- **Problèmes et exercices**
A: Dans l'extrait sur la présidence Trump et le bloc-BAO, résumez le paragraphe qui commence par « L’arrivée de Macron » en gardant ses faits principaux.
B: Poursuivez l'extrait sur la présidence Trump et le bloc-BAO après sa dernière phrase.

- **Extrait du document**
┌──

L’arrivée de Macron a correspondu au “déploiement des ailes” de la présidence Trump comme une sorte d’entité capable de semer le désordre dans ce qui semblait aux esprits simples et adeptes des rangements une ligne fondamentale et immuable d’affirmation de l’hégémonie US, et de la vassalisation des autres pays du bloc-BAO, l’Europe principalement, directement sous la forme de l’appartenance à l’OTAN, indirectement sous la forme de l’UE. Nous avons systématiquement combattu la thèse soutenant cette schématisation-là depuis 2008-2010, depuis précisément la constitution de ce que nous nommons “bloc-BAO” qui pérennise notre conception.

Un simple passage qui vient du dde.crisis du 10 juin 2012 (voir le 12 juin 2012), repris dans le Glossaire.dde du 12 décembre 2012, résume cette conception. Compte tenu de la personnalité et de la position de Trump, cette conception implique  non seulement la possibilité mais l’inéluctabilité des foucades, mésententes, tractations boiteuses et querelles feutrées auxquelles on assiste, notamment pour le cas qui nous occupe présentement, notamment entre la France (Macron), l’Allemagne (Merkel), les USA (Trump), et avec la Russie (Poutine) en “spectateur-acteur” :

« Désormais, tous les pays du bloc BAO au travers de leurs élites et des psychologies terrorisées de ces élites, se perçoivent égalitairement, c’est-à-dire essentiellement libérés des liens de domination et de sujétion entre les USA et les autres... Cela ne signifie nullement la fin de la corruption et de l’influence US, comme par le passé, mais, contrairement au passé, cette corruption et cette influence s’exerçant à l’avantage de tous et apparaissant de plus en plus invertébrées, de moins en moins spécifiques. De même observe-t-on une homogénéisation des conceptions et des politiques, simplement par disparition de la substance au profit de l’apparence et de l’image. On serait conduit à observer qu’il s’agit là de ce fameux phénomène d’entropisation, qui est le but poursuivi par le Système ; but au moins atteint avec les psychologies de ces élites, mais de plus en plus sûrement d’une façon contre-productive... »

└──

- **Section des données**
┌──

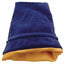 DO NOT USE MDG Small Blue Velvet Dice Bag with Gold Satin Lining | Odin's Place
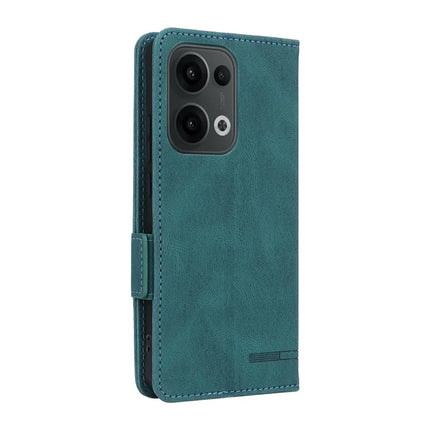 For Oppo Reno13 Pro 5G Case Leather Wallet Flip Phone Cover with Hardware Decor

└──

- **Corrigé des exercices**
A: L’arrivée de Macron a coïncidé avec l'essor de la présidence Trump. Celle-ci est perçue comme une force capable de bouleverser ce que les esprits simples tenaient pour une ligne immuable : l'hégémonie américaine et la vassalisation des autres pays du bloc-BAO, surtout de l'Europe. Cette vassalisation passe directement par l'OTAN et indirectement par l'UE. Nous combattons systématiquement cette vision schématique depuis 2008-2010, c'est-à-dire depuis la constitution de ce que nous appelons le « bloc-BAO ».

B:
Cette relativisation des positions et cette fragilité des pseudo-hiérarchies expliquent pour une bonne part qu’après l’arrivée de Trump, disons après les trois-quatre premiers de sa présidence qui ont montré que cette installation n’interrompait ni la guerre civile interne, ni le haine entre les factions aux USA, de nouvelles positions d’ailleurs incertaines et en aucun cas fixées sont apparues. De ce point de vue, l’arrivée de Macron s’est faite selon une étonnante mécanique d’enchaînement : un nouveau président français qui prend des positions spécifiques et remarquables en matière de politique étrangère. “Ce n’est que de la communication”, dit-on aussitôt, ce qui est parfaitement vrai et conduit aussitôt à l’inévitable question : “Et alors ?”. Aujourd’hui, et certainement pour ce qui concerne le bloc-BAO, particulièrement pour les relations des pays le composant, 90% des politiques, des “actes politiques” des dirigeants sont d’abord de pure communication et, à ce niveau, provoquent autant d’effets que s’ils étaient des actes effectifs. Ce n’est certainement pas Trump qui nous démentira, lui qui parvient à faire tirer des missiles de croisière contre la Syrie dans des conditions invraisemblables pour la cause, et qui, malgré ce que cet acte a de concret, parvient à rester dans le domaine de la communication. Cela conduit à conclure que, “certainement pour ce qui concerne le bloc-BAO, particulièrement pour les relations des pays le composant”, la communication suffit effectivement à “faire” la politique dans 90% et plus des cas.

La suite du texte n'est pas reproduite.